Le 6 juillet dernier, Sonia de la Provoté (centriste) et Laurence Cohen (communiste), respectivement présidente et rapporteure de la commission d’enquête sur les pénuries de médicaments, se félicitaient du constat commun fait dans leur rapport qui avait su rassembler l’ensemble des groupes politiques du Sénat. D’autant plus difficile que le rapport comportait une dimension « assez critique », précisait la rapporteure.
Dès le lendemain de la publication du rapport, l’organisation professionnelle des entreprises du médicament opérant en France (Leem) qui avait été auditionnée par la commission, accuse dans un communiqué, la rapporteure d’avoir instruit à leur égard, « un procès en cynisme » et « s’indigne » de ses propos.
De quoi est-il question ?
Le rapport du Sénat souligne que « la négociation entre les pouvoirs publics et les grands laboratoires est structurellement déséquilibrée : les menaces d’arrêt de commercialisation, de déremboursement ou de déni d’accès précoce sont des armes de choix entre les mains des exploitants. Le résultat de ce chantage aux prix, encouragé par la financiarisation des laboratoires, est une explosion du prix en faveur des traitements innovants », peut-on lire.

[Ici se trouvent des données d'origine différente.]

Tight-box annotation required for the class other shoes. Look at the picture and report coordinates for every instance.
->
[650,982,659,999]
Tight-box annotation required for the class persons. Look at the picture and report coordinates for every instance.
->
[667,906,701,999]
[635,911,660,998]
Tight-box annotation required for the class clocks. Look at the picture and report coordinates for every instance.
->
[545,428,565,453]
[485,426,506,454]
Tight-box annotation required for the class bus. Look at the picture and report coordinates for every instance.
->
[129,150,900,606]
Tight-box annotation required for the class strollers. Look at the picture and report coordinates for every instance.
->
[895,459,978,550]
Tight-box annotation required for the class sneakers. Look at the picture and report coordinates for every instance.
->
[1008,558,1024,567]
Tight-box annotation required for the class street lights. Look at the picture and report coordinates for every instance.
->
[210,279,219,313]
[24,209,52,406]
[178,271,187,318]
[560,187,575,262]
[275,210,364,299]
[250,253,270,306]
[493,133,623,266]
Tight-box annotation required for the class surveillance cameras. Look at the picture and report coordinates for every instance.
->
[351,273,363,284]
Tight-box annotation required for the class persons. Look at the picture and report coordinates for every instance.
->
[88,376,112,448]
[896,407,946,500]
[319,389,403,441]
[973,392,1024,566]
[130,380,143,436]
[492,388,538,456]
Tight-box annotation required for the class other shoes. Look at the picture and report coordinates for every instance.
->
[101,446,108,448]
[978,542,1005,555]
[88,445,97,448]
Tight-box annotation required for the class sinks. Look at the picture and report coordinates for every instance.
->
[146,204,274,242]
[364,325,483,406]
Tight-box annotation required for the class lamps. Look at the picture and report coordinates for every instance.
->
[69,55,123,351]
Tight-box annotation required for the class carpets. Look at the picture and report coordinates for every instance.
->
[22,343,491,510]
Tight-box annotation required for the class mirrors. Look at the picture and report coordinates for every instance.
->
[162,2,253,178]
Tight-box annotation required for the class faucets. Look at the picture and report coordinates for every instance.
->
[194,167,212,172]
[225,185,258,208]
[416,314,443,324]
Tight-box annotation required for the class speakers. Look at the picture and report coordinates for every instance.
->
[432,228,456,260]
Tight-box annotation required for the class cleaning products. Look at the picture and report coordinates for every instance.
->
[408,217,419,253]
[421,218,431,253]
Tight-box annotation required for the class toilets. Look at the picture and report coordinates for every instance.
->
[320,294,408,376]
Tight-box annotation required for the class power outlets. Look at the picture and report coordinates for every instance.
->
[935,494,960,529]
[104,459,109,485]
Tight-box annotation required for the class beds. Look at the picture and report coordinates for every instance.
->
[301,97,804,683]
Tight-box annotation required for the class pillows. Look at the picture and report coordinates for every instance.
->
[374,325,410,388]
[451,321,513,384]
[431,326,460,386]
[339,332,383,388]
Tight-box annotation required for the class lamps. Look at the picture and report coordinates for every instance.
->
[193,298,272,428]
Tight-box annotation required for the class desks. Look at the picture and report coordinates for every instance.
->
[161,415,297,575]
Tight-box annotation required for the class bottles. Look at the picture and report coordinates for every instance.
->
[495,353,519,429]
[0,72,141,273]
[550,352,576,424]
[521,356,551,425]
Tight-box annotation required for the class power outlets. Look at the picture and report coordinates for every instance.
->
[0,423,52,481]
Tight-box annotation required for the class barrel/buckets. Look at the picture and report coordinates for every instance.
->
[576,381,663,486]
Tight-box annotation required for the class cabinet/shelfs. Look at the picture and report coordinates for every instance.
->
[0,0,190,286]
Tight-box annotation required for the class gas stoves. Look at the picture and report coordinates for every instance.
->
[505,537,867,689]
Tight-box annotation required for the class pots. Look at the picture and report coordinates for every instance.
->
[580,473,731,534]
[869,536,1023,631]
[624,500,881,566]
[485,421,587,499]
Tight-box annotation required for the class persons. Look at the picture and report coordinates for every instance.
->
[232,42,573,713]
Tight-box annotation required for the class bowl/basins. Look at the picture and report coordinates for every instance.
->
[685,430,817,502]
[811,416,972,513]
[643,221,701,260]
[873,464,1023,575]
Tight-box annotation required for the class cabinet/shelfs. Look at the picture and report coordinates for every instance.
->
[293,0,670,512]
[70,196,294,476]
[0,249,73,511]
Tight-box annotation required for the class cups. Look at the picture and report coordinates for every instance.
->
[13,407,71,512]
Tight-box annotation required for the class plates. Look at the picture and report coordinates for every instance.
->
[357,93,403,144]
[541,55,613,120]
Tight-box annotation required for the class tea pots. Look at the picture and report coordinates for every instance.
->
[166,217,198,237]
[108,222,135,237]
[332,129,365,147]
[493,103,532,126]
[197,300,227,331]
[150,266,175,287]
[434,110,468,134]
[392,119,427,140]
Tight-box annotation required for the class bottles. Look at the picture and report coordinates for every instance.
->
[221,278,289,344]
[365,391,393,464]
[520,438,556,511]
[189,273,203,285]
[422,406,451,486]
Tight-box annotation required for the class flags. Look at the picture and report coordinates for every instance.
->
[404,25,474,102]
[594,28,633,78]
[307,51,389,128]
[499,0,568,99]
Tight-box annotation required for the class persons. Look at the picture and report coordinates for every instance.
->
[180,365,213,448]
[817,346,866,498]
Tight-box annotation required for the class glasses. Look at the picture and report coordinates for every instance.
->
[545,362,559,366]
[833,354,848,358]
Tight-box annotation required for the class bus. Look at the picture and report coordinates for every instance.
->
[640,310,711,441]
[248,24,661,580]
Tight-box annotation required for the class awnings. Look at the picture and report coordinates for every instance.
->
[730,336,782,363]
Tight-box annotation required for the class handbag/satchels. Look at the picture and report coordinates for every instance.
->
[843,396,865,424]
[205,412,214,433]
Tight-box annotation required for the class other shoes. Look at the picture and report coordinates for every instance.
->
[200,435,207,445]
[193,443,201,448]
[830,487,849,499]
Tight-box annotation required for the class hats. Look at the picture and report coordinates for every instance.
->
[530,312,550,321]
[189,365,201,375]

« Cette déclaration ne reflète en aucun cas le discours tenu par le Leem lors de son audition devant le Sénat », protestent les industriels qui rappellent les nombreux facteurs de pénurie énumérés par Philippe Lamoureux, Directeur général du Leem, lors de l’audition : « hausse de la demande mondiale due à l’évolution de la population et des systèmes de soins, à la chronicisation des maladies graves, à des problèmes industriels tout au long de la chaîne industrielle complexe… Les prix bas ont simplement été mentionnés comme une « circonstance aggravante sur certains médicaments matures », rétorquent-ils dans leur communiqué.
Les industriels dénoncent également une affirmation du rapport sénatorial selon laquelle « les industriels pharmaceutiques envisagent d’abandonner la production de près de 700 médicaments, incluant des MITM (médicament d’intérêt thérapeutique majeur). Le Leem ne reconnaît pas ces chiffres et « questionne la source du Sénat ».
Cette autre phrase du rapport a profondément déplu au Leem. « Un laboratoire qui développe un médicament en monopole dispose, de fait d’un droit de vie ou de mort, sur les patientes et les patients. »
« Cette déclaration dénote une approche idéologique, qui nie purement et simplement l’apport thérapeutique d’un nouveau médicament », répondent les industriels qui reprochent à la sénatrice Laurence Cohen d’avoir eu « des propos blessants qui ne reflètent pas la réalité des 103 000 salariés français de l’industrie du médicament qui se mobilisent pour la santé des patients ».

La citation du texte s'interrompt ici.